**EXERCISES**
A) Reproduce the stretch of the Mosul passage from "It’s a heartbreaking" through "man tells me.".
B) Carry on the Mosul passage from its final sentence.

**DOCUMENT SEGMENT**
============

Next we visit a field clinic in west Mosul, adjacent to the Iraqi Special Forces base. When we arrive, they’re treating a wounded Golden Division soldier. We’re not allowed to film that. But we do get an interview with the head doctor after the soldier is stabilized and driven away. While we talk, an orderly hoses the soldier's blood from the concrete. As soon as the interview ends, a Humvee roars up and unloads a badly injured Golden Division soldier. He’s been shot through the shoulder, but he hobbles into the clinic mostly under his own power.
The next day, we cross into the Old City, and we meet hundreds of civilians, newly minted refugees who, until a few hours ago, had lived under ISIS domination. Many of them are wounded, all of them are sick and malnourished. These IDPs — internally displaced persons — will be given food and water before being loaded onto trucks and taken to a refugee camp. But first, their IDs are checked and their bags are scanned for explosives. While we’re there, the soldiers arrest one man, an Egyptian citizen, as a possible ISIS sympathizer.
It’s a heartbreaking sight in many ways. But it’s also a happy one. These people are now free. Many of them have brought their pets: caged birds, puppies, and, in one woman’s case, three chickens. She carries them in her arms.
“They are like her children,” one man tells me.

============

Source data
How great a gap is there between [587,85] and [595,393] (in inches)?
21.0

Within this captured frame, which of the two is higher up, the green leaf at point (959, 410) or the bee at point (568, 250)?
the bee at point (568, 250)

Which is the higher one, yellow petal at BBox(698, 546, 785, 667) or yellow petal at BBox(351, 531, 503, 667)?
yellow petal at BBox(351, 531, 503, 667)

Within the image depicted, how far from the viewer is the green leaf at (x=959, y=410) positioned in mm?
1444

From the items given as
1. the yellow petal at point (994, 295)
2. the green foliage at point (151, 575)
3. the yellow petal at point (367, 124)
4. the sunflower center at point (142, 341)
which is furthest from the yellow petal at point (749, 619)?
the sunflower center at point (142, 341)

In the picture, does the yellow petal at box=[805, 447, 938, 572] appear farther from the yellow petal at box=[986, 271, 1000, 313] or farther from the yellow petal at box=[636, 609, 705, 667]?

============

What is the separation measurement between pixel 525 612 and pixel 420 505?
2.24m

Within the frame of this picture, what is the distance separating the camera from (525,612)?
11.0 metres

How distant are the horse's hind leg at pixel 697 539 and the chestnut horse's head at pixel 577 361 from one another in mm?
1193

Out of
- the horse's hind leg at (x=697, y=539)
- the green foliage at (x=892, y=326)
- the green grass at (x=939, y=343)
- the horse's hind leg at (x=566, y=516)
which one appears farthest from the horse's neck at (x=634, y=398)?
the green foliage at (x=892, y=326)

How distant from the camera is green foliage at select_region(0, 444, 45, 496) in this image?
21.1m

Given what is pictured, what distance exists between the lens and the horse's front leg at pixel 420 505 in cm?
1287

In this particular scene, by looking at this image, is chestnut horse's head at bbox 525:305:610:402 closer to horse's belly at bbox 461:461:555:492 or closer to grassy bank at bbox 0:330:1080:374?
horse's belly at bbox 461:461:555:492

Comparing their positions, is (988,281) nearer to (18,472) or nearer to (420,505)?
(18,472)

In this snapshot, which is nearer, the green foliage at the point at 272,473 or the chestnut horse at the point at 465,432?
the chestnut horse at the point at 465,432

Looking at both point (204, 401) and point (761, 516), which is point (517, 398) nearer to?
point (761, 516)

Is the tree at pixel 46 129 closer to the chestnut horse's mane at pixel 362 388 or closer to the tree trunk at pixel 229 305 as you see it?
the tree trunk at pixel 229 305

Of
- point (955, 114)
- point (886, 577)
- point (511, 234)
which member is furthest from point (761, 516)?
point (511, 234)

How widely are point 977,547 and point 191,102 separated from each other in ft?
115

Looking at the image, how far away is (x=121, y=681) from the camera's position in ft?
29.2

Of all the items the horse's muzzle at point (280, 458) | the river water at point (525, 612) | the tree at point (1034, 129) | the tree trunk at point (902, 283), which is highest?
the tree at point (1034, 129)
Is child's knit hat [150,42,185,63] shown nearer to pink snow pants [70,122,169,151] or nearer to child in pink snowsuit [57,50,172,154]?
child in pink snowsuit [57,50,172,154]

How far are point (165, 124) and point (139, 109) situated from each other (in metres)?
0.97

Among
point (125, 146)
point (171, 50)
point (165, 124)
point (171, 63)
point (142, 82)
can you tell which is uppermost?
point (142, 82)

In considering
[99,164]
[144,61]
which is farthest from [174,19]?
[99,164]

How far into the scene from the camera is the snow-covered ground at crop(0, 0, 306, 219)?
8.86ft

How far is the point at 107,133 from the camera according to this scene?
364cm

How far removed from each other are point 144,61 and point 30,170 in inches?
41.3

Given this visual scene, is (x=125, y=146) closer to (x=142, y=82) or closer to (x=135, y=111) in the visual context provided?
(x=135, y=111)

============

**ANSWER SECTION**
A)
It’s a heartbreaking sight in many ways. But it’s also a happy one. These people are now free. Many of them have brought their pets: caged birds, puppies, and, in one woman’s case, three chickens. She carries them in her arms.
“They are like her children,” one man tells me.

B)
Next, we roll past the IDP collection point and back towards the front line. Golden Division soldiers have just taken a few hundred meters of the Old City, killing 26 ISIS fighters. We arrive to a scene of complete devastation. We scramble over shell craters from airstrikes while, all around us, the battle for Mosul rages on. Gunfire echoes off the old buildings, and our escorts push us to move quickly to avoid making a target for ISIS mortars.
The Golden Division soldiers give us a tour of the ground they’ve just captured. They’re extremely personable. One soldier has a "Make Mosul Great Again" patch on his shoulder. I ask him about it, and my interpreter informs me, “He made it himself.”
While we walk, our guide gives us a blow-by-blow account of the day’s fighting. It started with a punishing series of airstrikes in the morning. One of those strikes buried at least four fighters: we can smell their bodies under the rubble as we scramble over it. But, for the most part, the purpose of the airstrikes is to make the roads in the Old City impassable, so ISIS cannot drive their numerous vehicle-based IEDs into advancing Humvees.
The Iraqi army doesn’t like to talk about their own casualties, but it’s clear they’ve bled for every inch of the old city. At one point, a soldier picks a discarded niqab off the ground. He informs us that one ISIS fighter would wear this so he could look out from behind corners without being shot immediately. The Iraqi soldiers would mistake him for a woman, until he opened fire with his AK-47.
A few minutes later, we come upon the body of that dead ISIS fighter. Killing this one foreign fighter — believed to be a Russian — was the work of several hours. Behind us, Golden Division soldiers use the opportunity to take selfies with the man’s corpse. They’re soldiers in a deadly warzone, but they’re still Millennials.
As it gets dark, the fighting grows more intense. We have to leave the Old City. But the soldiers of Iraq’s Golden Division will be here for weeks more, fighting house by house until the last ISIS fighter falls. It’s hard to say how long that will take. Earlier in the day these men’s commander, Major Hassan Al-Iraqi, informed me he believes only 300 or so fighters remain. But these soldiers are mostly Russian and Chechen foreign fighters. They are extremely well trained, experienced combat veterans.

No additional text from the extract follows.